Page extract
You're in the market for a new laptop and trying to decide between a MacBook Air and MacBook Pro. It sounds simple enough, and it was ... for a brief time in 2020. And then Cupertino introduced Apple silicon, and things got a little bit more complicated — especially if you're looking for a 13-inch model.
We're here to help, however. Whether you're buying a new MacBook for work, school, or home use, we've got you covered. Get ready for the Macbook Pro vs. Air smackdown.
Macbook Pro vs. Air: First, the bottom line
In 2019, the MacBook lineup was very complicated, with the differences between each model far more nuanced than it should have been, making the selection process somewhat difficult. By mid-2020, a new MacBook Air and 13-inch MacBook Pro arrived, resulting in perhaps the most clearly defined MacBook lineup in about five years. However, just a few months later, the first Apple silicon Macs launched and made the buying process more difficult yet again.
Current MacBook models now include:
- MacBook Air (M1, 2020)
- MacBook Pro (13-inch, M1, 2020)
- MacBook Pro (13-inch, 2020, Four Thunderbolt 3 ports)
- MacBook Pro (16-inch, 2019)
Based on this arrangement ...
- If you want a Mac you can take pretty much anywhere, is priced right and includes an Apple M1 SoC, then you've got to go with the latest MacBook Air.
- If you want a 13-inch display but want more battery life, Touch ID and Touch Bar, better speakers, and yes, an Apple M1 SoC, go with the MacBook Pro (13-inch, M1, 2020).
- If your heart remains set on a 13-inch laptop, but you rather stick with Intel and need more storage, the MacBook Pro (13-inch, 2020, Four Thunderbolt 3 ports) is the one for you.
- Finally, if you need power more than portability, and you're willing to pay a lot more — maybe even a lot more, depending on how much power you need — then you've got the new 16-inch MacBook Pro.
It sounds simple enough, no? There are some important things and many options you should know about each of those systems before deciding to make any of them your own.
MacBook Air (M1, 2020): The entry point
If you need a new MacBook and that's all you really know or care about, if you're a student or teacher, a jet-setter or coffee-shopper, if you mostly use the web and documents, photos, and messaging, get the MacBook Air. It happens to be the best MacBook of the year for most people.

Work request 1
Write out a passage of the MacBook comparison word for word: begin at the words "- If your heart" and stop after the words "for most people.".
Work request 2
In the MacBook comparison, which model is recommended for someone who wants a 13-inch laptop, would rather stick with Intel, and needs more storage?

Extracted data
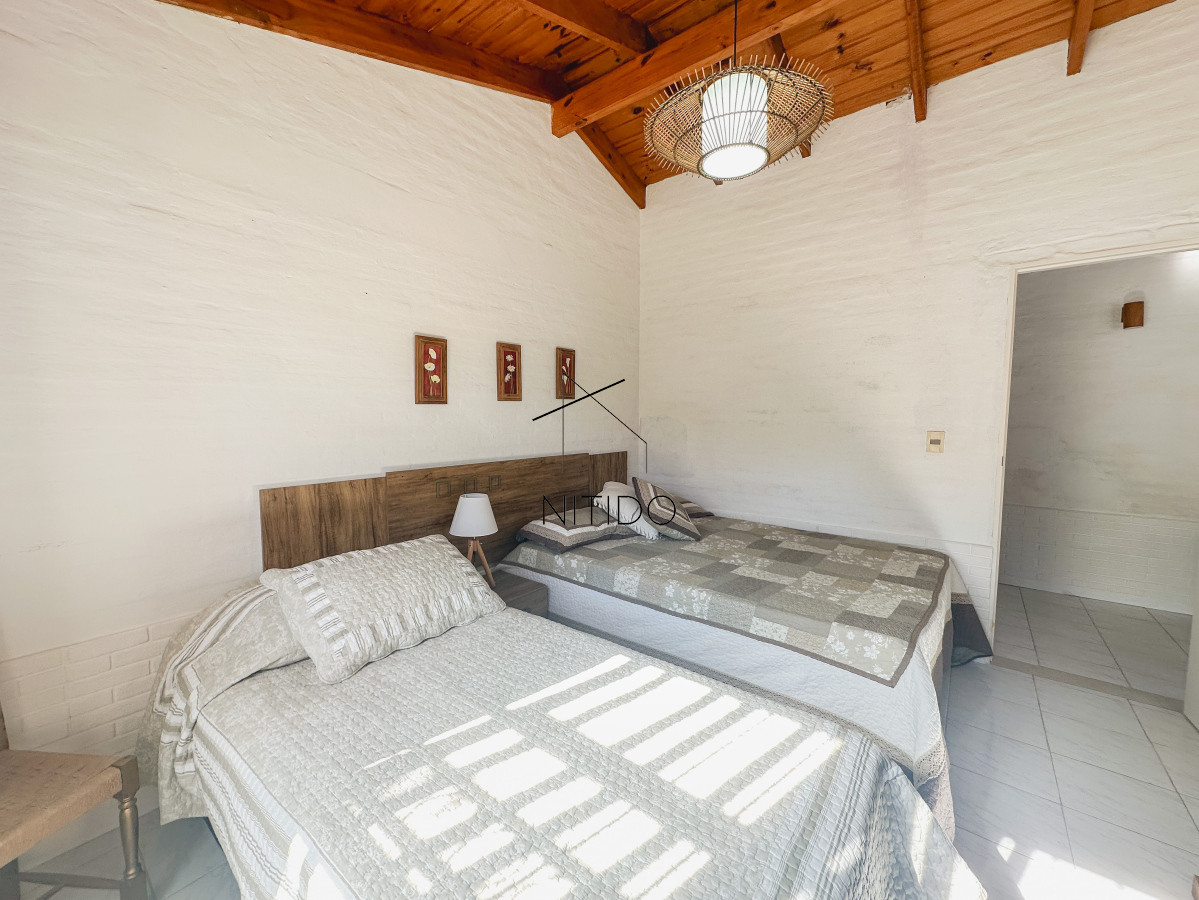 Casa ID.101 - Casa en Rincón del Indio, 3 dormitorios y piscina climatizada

==

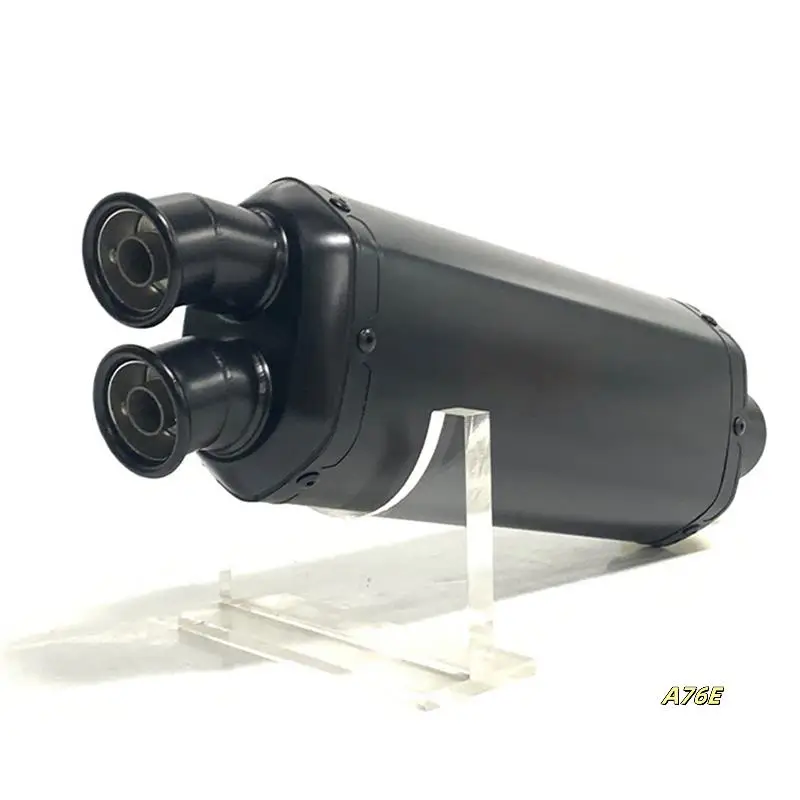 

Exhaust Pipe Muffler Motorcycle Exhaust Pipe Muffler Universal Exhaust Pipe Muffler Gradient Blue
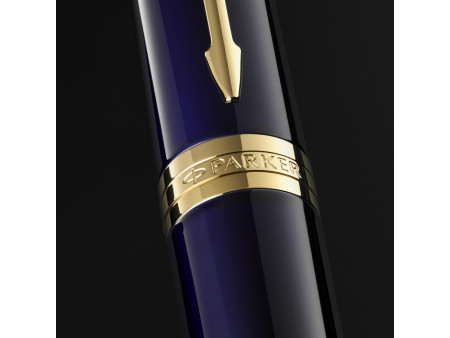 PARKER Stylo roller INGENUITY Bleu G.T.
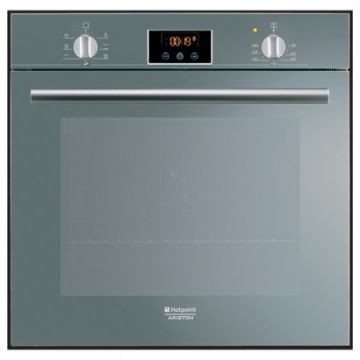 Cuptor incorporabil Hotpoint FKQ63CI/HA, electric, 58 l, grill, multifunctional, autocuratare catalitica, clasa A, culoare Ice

...

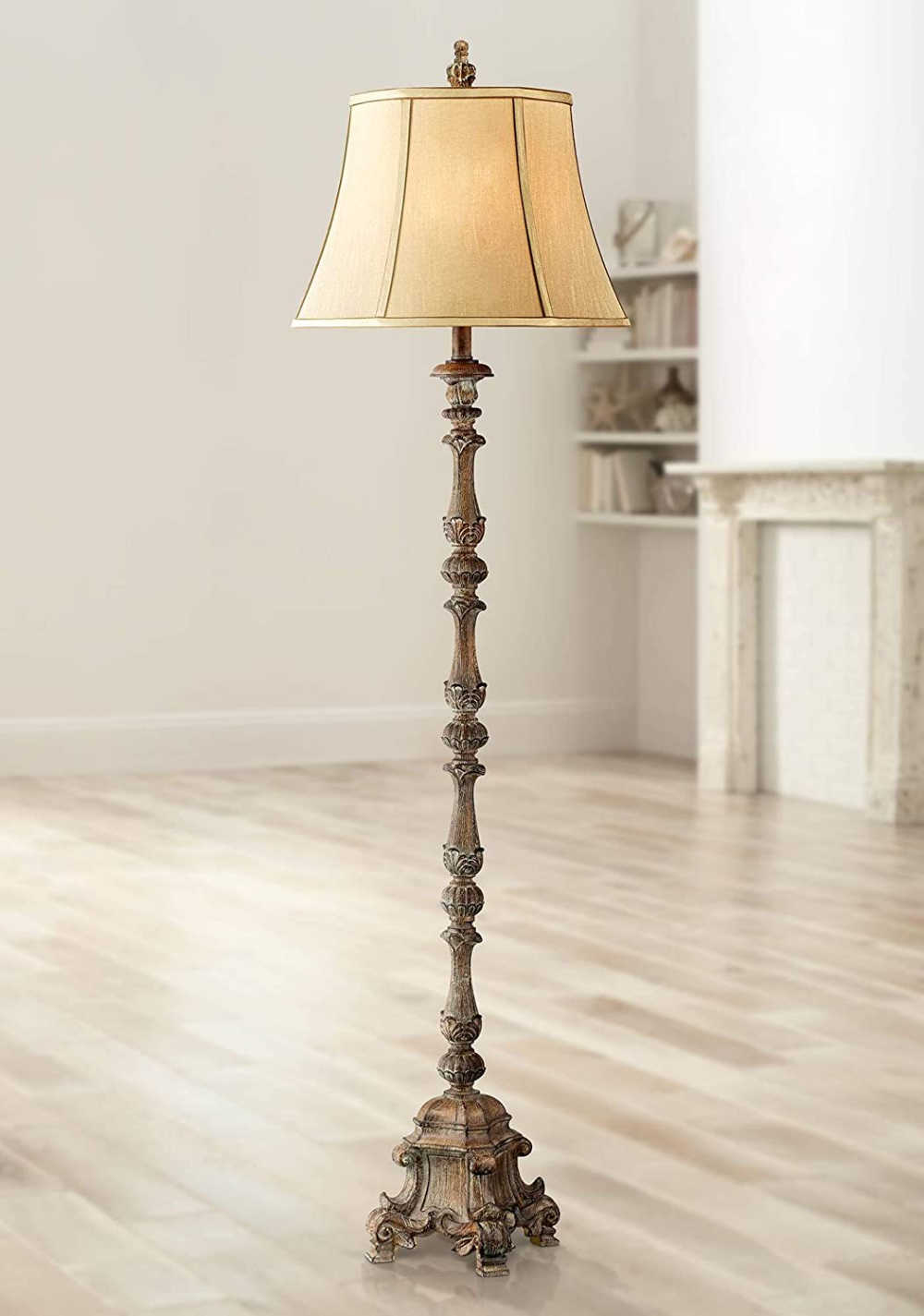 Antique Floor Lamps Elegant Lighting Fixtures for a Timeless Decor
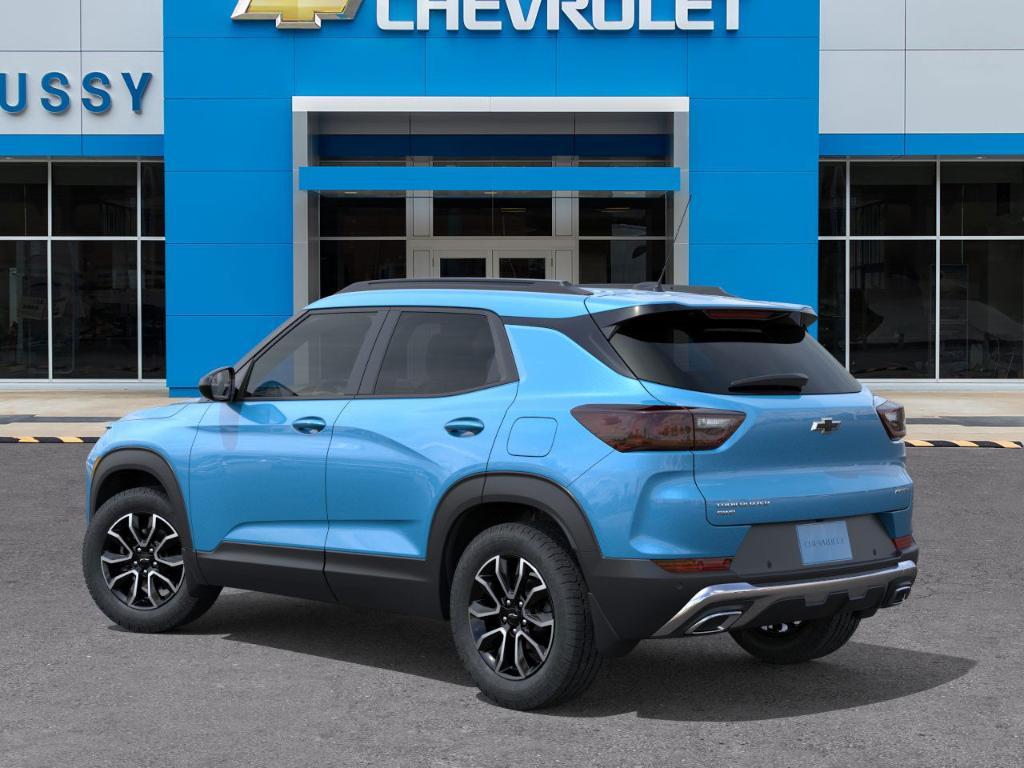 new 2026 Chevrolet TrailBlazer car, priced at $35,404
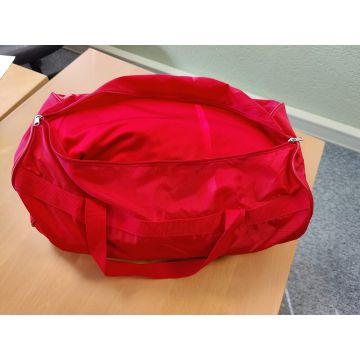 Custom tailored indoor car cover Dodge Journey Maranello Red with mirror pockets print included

Written solution 1
- If your heart remains set on a 13-inch laptop, but you rather stick with Intel and need more storage, the MacBook Pro (13-inch, 2020, Four Thunderbolt 3 ports) is the one for you.
- Finally, if you need power more than portability, and you're willing to pay a lot more — maybe even a lot more, depending on how much power you need — then you've got the new 16-inch MacBook Pro.
It sounds simple enough, no? There are some important things and many options you should know about each of those systems before deciding to make any of them your own.
MacBook Air (M1, 2020): The entry point
If you need a new MacBook and that's all you really know or care about, if you're a student or teacher, a jet-setter or coffee-shopper, if you mostly use the web and documents, photos, and messaging, get the MacBook Air. It happens to be the best MacBook of the year for most people.

Written solution 2
The MacBook Pro (13-inch, 2020, Four Thunderbolt 3 ports).